Nik Peachy; Developing materials and practices for the digital generation
This should tie in quit neatly with Nicky hockly’s talk from yesterday.
Handouts and materials from the session c/o: http://technogogy.org.uk/techteens.pdf
In this session:
- Some research
- Some tools
- Some ideas
(Everything is free)
Digital natives / digital immigrants (Marc Prensky) – levels of digital comfort vary, even amongst teenagers …. some stats:
- 75% of teens own cell phones
- 73% use social networking
- 38% share content online
- Teens average 3,339 sent and received texts a month
Marc Prensky – “the app gap” the gap between students that have smart phones with app capability and those that don’t. What about the gap between teachers and students?
Thinking about the classroom… what’s preferable? NOT rows of computers, but wi-fi enabled, internet enabled devices, data projector, good broadband, with air, light, colour and comfort. The model of the traditional computer room is outmoded already….
http://www.todaysmeet.com – creating a back channel with your students, another means of communication with and amongst students. The teacher can “lurk” and see what’s going on, intervening where necessary! Sharing links, so making classrooms more paperless.
Why use it? Information sharing / Audience response / democratising the classroom / brainstorming / working without paper / provides a record of the interaction.
Some nice examples of literature via textspeak – including Robert Frost’s Fire and Ice and Shakespeare’s “what’s in a name”. You can translate stuff into text speak via http://transl8it.com/. Text speak is quite phonetic and can help work on pronunciation.
Why use it? Increase enagement with short texts / understanding the genre /
Shared Work Space: (www.posterous.com) works on the emailing principle – just email the blog and it’ll post. Or text the blog. Why: publishing and peer editing learner work / collaboration / personal reflection / blended learning. Also works well with audioboo, recording audio which you can then upload to the blog.

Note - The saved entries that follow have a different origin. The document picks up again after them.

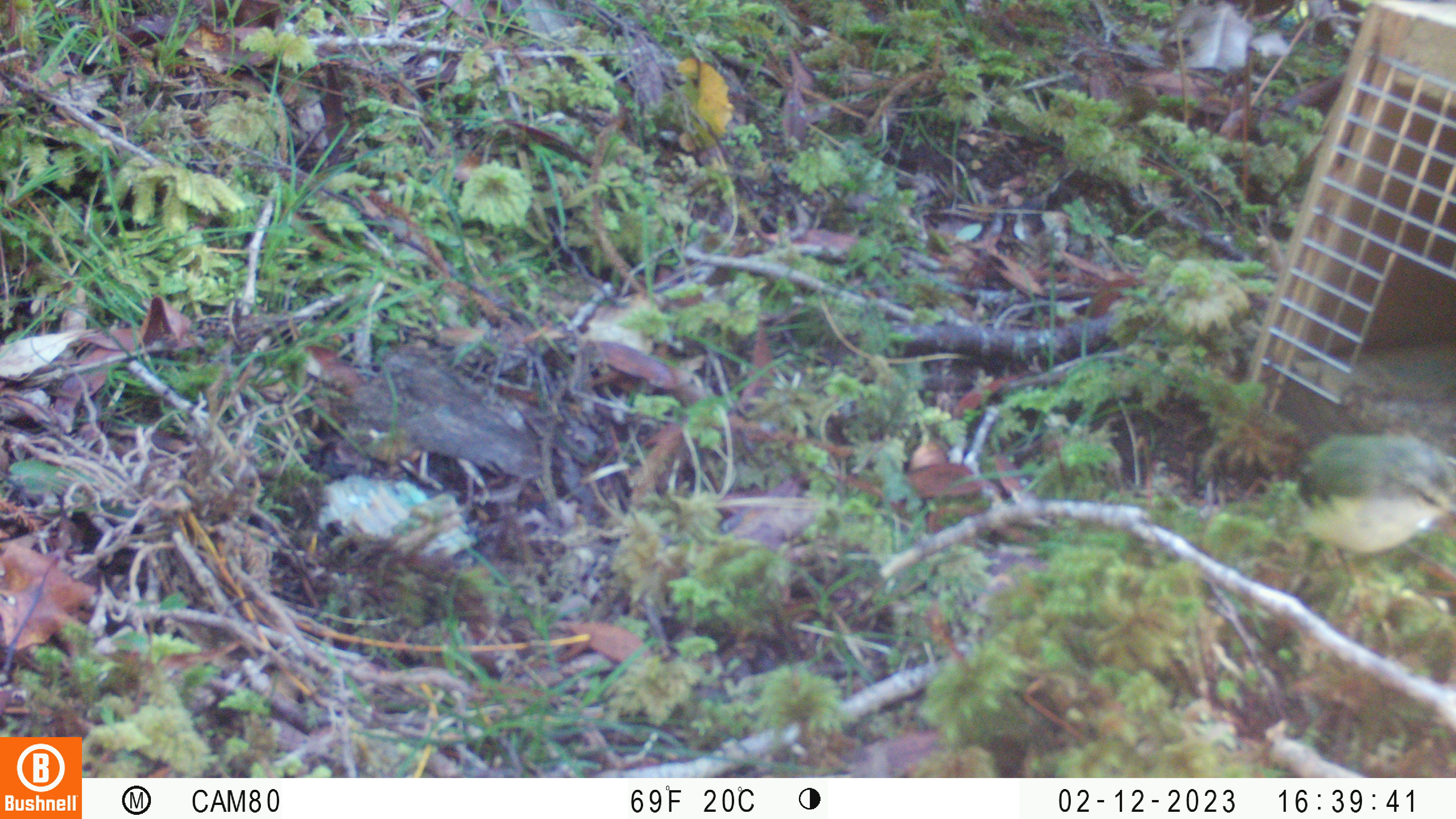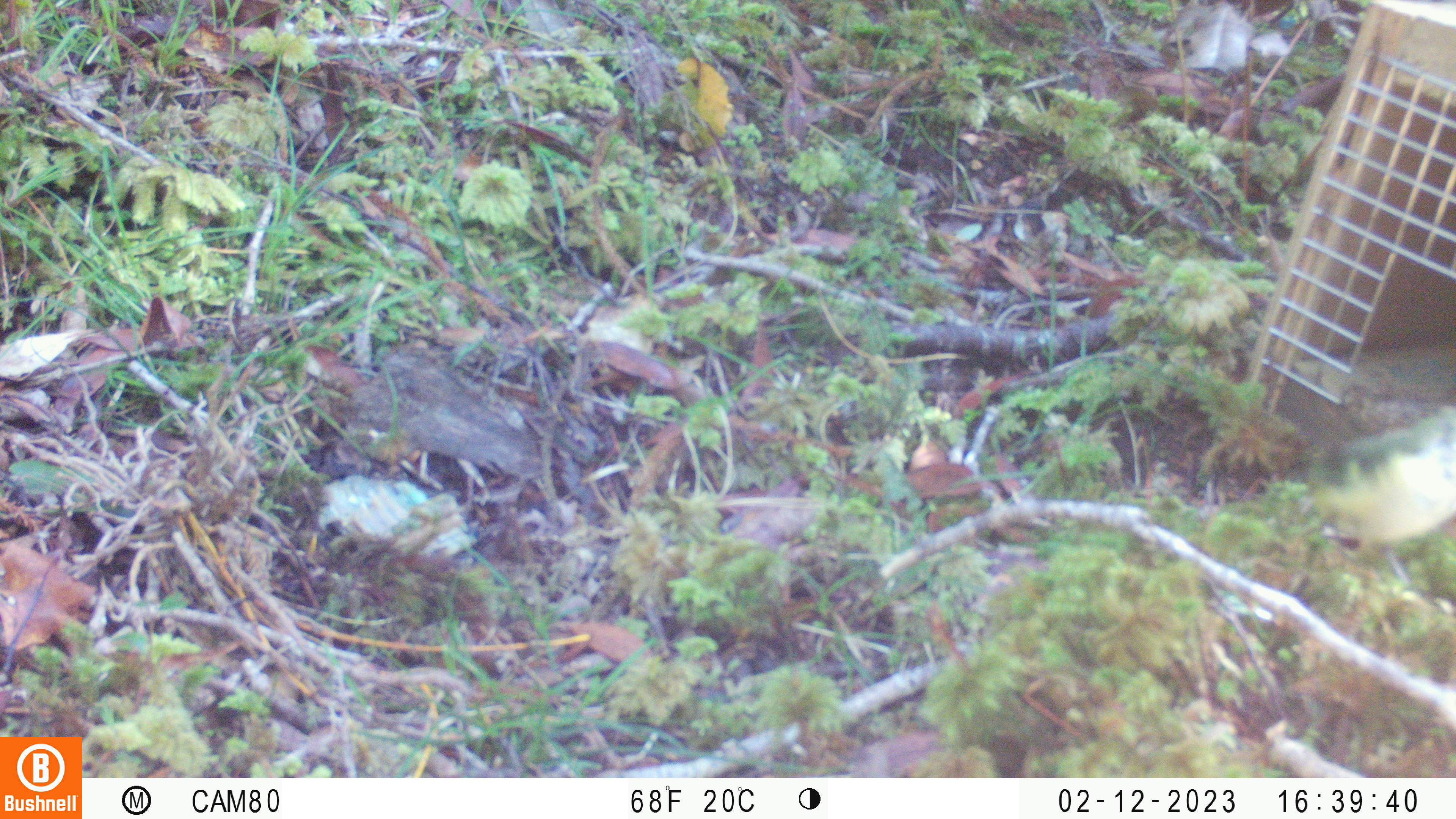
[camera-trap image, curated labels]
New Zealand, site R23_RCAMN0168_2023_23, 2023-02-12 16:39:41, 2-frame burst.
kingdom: Animalia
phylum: Chordata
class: Aves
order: Passeriformes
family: Acanthisittidae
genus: Acanthisitta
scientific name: Acanthisitta chloris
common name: rifleman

What do you use when you study? How do you take notes? try “scrible.com” – an online text annotator, highlighter and virtual stickynote generator, plus library or article collation system.
How has computer based information changed the nature of receptive skills? The kinds of texts we access in our daily lives has changed and the way we access texts has changed. So instead of referrring to a single source, learners need to access multiple sources and we can help learners by providing mixed media tasks. An online tool to help with this: Storify – here’s Nik’s example: http://storify.com/nikpeachey/connectivism. Can help avoid the cut and paste problem of learner research, as it means learners evaluate and assess and make an original contribution, while also including links to the original source.
Generic Tasks for digital comprehension. (see handout)
http://mailvu.com/ – good for learners to practice speaking and getting feedback.
Nik’s running out of time and I think the last part of the seminar will need some investigation via his handout, which are full of the links!
Conclusion – this is going to need a certain amount of time to process and re-organise!